Now as seen on Slide 10, let me comment on how this fiscal year '24 guidance translates to our updated segment structure. To go along with the preliminary recast fiscal '23 actuals and long-term targets we provided a few weeks back. Our new structure went into effect on January 1st. So beginning in Q3, we will report results and provide drivers according to the new segment structure, Pharmaceutical and Specialty Solutions and GMPD. And separate from these two segments, Nuclear at-home and OptiFreight aggregated in other. At that time, we also plan to provide a recast of the results for fiscal '22 to '24 on the new segmentation.
Beginning with the Pharmaceutical and Specialty Solutions segment, the guidance ranges are consistent with the former Pharma segment, even excluding our higher-growth Nuclear business, we expect 10% to 12% revenue growth and 7% to 9% segment profit outlook for fiscal '24, and a 4% to 6% segment profit growth CAGR over the long-term.
Turning to GMPD, where we remain encouraged by the improvements in this business. For the execution of the Medical Improvement Plan initiatives, we expect to drive GMPD from an operating loss of approximately $165 million in fiscal '23 to operating income of approximately $65 million in fiscal '24. From the fiscal '23 low point, this $230 million year-over-year improvement will position us roughly halfway towards our fiscal '26 target of approximately $300 million of segment profit.
Finally, we expect the business included in Other, at-Home Solutions, Nuclear Precision Health Solutions and OptiFreight logistics to collectively deliver 6% to 8% segment profit growth in fiscal year '24. The difference between this fiscal '24 growth rate and the long-term CAGR of 8% to 10% for fiscal '24 to '26 reflects the portion of the Q2 nonrecurring adjustments within at-Home Solutions, with the remainder residing in GMPD.
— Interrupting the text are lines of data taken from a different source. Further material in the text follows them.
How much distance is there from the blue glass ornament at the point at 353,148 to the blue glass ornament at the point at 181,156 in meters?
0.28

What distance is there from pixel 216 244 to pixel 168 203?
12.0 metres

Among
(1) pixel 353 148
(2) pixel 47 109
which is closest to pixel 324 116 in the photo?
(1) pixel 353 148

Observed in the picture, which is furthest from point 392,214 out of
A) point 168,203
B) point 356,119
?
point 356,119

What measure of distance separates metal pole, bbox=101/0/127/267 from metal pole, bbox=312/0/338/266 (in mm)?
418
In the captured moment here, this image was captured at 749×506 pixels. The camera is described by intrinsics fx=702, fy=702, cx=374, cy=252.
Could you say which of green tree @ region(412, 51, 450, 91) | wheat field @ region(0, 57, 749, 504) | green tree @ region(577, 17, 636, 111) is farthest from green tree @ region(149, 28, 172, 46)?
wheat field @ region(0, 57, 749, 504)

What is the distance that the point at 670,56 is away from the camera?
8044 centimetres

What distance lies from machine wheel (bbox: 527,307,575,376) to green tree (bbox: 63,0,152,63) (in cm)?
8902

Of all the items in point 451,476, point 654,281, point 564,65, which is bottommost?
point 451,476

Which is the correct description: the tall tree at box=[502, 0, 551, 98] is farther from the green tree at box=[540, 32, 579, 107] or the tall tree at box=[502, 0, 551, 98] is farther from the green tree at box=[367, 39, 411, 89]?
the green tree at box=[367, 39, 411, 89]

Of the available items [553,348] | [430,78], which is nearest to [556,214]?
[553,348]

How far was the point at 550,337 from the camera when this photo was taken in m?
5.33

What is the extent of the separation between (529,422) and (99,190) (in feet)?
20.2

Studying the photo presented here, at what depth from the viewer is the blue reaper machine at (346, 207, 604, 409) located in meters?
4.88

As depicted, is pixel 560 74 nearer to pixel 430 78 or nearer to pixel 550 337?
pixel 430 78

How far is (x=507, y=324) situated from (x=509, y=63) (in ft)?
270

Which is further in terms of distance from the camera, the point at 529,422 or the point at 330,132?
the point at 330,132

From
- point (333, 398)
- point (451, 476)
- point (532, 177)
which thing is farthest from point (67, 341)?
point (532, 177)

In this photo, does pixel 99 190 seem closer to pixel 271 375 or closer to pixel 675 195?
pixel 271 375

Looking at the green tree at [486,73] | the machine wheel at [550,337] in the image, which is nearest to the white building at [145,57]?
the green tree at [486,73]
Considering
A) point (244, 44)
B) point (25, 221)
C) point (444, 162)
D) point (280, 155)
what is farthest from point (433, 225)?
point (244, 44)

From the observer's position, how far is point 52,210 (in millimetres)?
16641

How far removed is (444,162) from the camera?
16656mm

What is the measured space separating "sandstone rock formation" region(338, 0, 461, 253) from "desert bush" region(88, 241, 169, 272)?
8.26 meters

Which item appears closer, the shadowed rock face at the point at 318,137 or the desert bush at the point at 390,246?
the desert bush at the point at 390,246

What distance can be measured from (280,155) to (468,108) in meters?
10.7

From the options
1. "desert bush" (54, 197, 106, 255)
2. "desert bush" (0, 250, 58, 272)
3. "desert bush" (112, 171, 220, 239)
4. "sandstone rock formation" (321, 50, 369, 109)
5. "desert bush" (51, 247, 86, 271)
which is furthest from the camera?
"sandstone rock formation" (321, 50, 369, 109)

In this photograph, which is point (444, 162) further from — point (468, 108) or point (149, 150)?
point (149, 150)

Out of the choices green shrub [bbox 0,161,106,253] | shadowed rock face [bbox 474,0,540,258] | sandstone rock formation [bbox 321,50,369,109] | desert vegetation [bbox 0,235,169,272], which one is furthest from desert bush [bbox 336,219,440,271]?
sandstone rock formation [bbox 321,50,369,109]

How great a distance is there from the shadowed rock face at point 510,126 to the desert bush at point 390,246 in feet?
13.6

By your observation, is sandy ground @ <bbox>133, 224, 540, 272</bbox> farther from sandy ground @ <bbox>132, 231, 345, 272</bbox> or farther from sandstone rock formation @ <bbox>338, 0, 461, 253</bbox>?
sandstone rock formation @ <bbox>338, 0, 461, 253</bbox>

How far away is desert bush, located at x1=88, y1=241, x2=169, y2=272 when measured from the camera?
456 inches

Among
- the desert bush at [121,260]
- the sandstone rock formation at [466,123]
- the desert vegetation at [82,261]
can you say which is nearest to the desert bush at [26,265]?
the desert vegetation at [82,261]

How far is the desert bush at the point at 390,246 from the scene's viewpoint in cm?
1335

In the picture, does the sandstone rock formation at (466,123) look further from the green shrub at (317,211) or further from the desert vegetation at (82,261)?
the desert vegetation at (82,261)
Before I close, a couple of comments on our recently announced acquisition. We've noted that the Specialty category has been our highest priority for potential M&A, and the primary consideration for opportunistic capital deployment as part of our disciplined capital allocation framework. Given our financial flexibility and strong presence in the other 60% of the specialty market in therapeutic areas outside of oncology, we have evaluated a range of potential acquisition candidates to further accelerate our specialty strategy. We are thrilled to reach an agreement for Specialty Networks to become a part of the Cardinal Health family. Jason will elaborate on the strategic aspects of the deal, but we plan to include the expected financial impacts of the transaction in our guidance upon closing, which of course, is subject to the satisfaction of customary closing conditions, including receipt of required regulatory approvals. For general modeling purposes, we expect the deal to be accretive 12 months following close.
So to wrap up, tremendous progress in the first-half of the year with exciting value creation opportunities still in front of us. We are confident in our plans and grateful for the efforts of our team, who continue to drive our ongoing initiatives and prioritize the needs of our customers.
With that, I will turn it back over to Jason.